TEXTO DE LECTURA —
--*--

Eduardo Lalo. Antes de llegar a Buenos Aires, un diálogo con el ganador del Rómulo Gallegos
Eduardo Lalo acaba de publicar en Argentina La inutilidad./revista Ñ. |
No soy estadounidense, no soy cubano, soy puertorriqueño”, dice Eduardo Lalo en su discurso de aceptación del premio Rómulo Gallegos obtenido por Simone , una novela que explora la condición de un
escritor en el borde de una sociedad que parece ignorarlo y expulsarlo.

--*--

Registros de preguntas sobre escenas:
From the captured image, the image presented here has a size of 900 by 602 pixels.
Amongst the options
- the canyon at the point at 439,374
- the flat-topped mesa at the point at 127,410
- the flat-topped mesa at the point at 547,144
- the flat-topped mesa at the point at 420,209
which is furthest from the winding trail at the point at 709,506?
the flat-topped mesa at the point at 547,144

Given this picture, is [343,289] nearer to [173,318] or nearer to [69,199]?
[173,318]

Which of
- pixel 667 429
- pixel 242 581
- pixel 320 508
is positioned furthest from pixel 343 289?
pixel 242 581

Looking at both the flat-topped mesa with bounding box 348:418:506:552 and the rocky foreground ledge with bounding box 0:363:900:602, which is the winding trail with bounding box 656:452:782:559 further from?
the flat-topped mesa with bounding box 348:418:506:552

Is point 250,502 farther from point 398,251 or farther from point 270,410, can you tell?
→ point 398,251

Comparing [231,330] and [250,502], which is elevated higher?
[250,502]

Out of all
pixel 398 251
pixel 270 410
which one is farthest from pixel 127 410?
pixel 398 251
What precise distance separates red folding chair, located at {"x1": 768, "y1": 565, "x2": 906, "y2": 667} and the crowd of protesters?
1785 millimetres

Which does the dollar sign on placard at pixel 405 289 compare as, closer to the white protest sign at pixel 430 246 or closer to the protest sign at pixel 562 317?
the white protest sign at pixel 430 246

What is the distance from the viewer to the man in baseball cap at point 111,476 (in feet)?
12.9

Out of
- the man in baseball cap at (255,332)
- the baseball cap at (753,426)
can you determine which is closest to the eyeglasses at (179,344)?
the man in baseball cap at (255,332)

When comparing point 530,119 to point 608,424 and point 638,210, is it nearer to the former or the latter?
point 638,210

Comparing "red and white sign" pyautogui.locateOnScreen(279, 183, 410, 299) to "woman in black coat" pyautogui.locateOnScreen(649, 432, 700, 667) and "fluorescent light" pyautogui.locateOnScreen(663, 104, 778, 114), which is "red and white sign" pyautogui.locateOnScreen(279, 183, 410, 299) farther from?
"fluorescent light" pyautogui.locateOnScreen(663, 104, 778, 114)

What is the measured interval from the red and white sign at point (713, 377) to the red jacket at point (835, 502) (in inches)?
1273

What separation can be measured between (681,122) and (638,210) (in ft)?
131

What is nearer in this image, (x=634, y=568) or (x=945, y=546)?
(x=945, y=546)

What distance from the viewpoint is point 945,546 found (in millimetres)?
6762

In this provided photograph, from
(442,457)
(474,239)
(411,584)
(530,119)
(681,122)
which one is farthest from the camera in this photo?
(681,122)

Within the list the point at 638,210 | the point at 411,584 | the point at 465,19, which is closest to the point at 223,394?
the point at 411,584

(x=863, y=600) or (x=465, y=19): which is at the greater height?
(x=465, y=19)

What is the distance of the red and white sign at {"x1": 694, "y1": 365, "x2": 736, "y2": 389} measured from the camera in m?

--*--

TAREAS POR REALIZAR —
(1) Indica si cada afirmación concuerda con el texto sobre Eduardo Lalo. Responde sí o no y cita las palabras del texto que lo deciden: (a) Lalo obtuvo el premio Rómulo Gallegos con la novela Simone. (b) En su discurso, Lalo se declara cubano. (c) La inutilidad se publicó en México.
(2) En los registros, sustituye "distance" por "gap" en el tramo que va desde la línea que contiene "What separation can" hasta el final de los registros, ambos extremos incluidos. Deja todo lo demás sin cambios.

LISTA DE SOLUCIONES —
(1)
(a) Sí: "premio Rómulo Gallegos obtenido por Simone".
(b) No: "no soy cubano, soy puertorriqueño".
(c) No: "Eduardo Lalo acaba de publicar en Argentina La inutilidad".

(2)
What separation can be measured between (681,122) and (638,210) (in ft)?
131

What is nearer in this image, (x=634, y=568) or (x=945, y=546)?
(x=945, y=546)

What gap from the viewpoint is point 945,546 found (in millimetres)?
6762

In this provided photograph, from
(442,457)
(474,239)
(411,584)
(530,119)
(681,122)
which one is farthest from the camera in this photo?
(681,122)

Within the list the point at 638,210 | the point at 411,584 | the point at 465,19, which is closest to the point at 223,394?
the point at 411,584

(x=863, y=600) or (x=465, y=19): which is at the greater height?
(x=465, y=19)

What is the gap of the red and white sign at {"x1": 694, "y1": 365, "x2": 736, "y2": 389} measured from the camera in m?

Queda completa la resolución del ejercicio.